### Saved data entries
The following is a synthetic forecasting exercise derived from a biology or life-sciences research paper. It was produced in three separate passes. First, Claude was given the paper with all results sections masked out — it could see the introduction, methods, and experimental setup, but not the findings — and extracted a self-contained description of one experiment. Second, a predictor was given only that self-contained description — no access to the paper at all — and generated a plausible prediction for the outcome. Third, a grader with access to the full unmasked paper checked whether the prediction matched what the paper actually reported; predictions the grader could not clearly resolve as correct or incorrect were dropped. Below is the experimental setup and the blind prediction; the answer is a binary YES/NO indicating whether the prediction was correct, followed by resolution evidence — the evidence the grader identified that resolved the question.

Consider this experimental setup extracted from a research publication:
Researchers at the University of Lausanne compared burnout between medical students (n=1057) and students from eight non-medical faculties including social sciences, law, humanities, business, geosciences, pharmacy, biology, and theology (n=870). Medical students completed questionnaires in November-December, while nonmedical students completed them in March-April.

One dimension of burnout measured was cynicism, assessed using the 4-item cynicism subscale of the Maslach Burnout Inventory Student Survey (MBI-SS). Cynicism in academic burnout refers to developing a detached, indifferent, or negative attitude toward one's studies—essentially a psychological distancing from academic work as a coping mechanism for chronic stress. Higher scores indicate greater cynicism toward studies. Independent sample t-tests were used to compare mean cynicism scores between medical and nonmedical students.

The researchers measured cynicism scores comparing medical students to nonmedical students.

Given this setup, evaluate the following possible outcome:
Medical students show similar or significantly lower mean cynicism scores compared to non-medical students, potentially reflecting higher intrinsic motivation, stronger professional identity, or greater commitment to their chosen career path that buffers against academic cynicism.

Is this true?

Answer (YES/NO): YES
--
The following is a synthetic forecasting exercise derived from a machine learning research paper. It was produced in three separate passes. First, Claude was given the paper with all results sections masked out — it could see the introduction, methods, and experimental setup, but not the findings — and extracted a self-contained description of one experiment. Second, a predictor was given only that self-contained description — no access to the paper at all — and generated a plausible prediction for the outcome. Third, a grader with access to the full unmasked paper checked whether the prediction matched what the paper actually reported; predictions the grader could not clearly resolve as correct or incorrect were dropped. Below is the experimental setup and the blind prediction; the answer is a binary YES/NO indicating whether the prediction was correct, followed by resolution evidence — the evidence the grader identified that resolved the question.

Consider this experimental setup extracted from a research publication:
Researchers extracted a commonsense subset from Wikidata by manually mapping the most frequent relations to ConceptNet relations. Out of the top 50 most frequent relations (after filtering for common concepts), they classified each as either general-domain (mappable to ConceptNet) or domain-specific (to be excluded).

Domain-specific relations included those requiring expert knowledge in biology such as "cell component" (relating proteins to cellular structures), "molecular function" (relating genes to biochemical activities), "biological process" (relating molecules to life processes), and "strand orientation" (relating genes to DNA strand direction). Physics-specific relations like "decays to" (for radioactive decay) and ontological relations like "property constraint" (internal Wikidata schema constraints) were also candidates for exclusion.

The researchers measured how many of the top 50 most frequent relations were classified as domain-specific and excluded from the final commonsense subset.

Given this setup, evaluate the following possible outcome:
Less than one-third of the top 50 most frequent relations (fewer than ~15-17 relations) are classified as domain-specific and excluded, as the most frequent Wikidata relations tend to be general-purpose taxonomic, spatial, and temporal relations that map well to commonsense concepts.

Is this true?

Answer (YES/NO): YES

### PROBLEM
Wherever a line of the data above contains "academic", copy that line.

### FINAL ANSWER
One dimension of burnout measured was cynicism, assessed using the 4-item cynicism subscale of the Maslach Burnout Inventory Student Survey (MBI-SS). Cynicism in academic burnout refers to developing a detached, indifferent, or negative attitude toward one's studies—essentially a psychological distancing from academic work as a coping mechanism for chronic stress. Higher scores indicate greater cynicism toward studies. Independent sample t-tests were used to compare mean cynicism scores between medical and nonmedical students.
Medical students show similar or significantly lower mean cynicism scores compared to non-medical students, potentially reflecting higher intrinsic motivation, stronger professional identity, or greater commitment to their chosen career path that buffers against academic cynicism.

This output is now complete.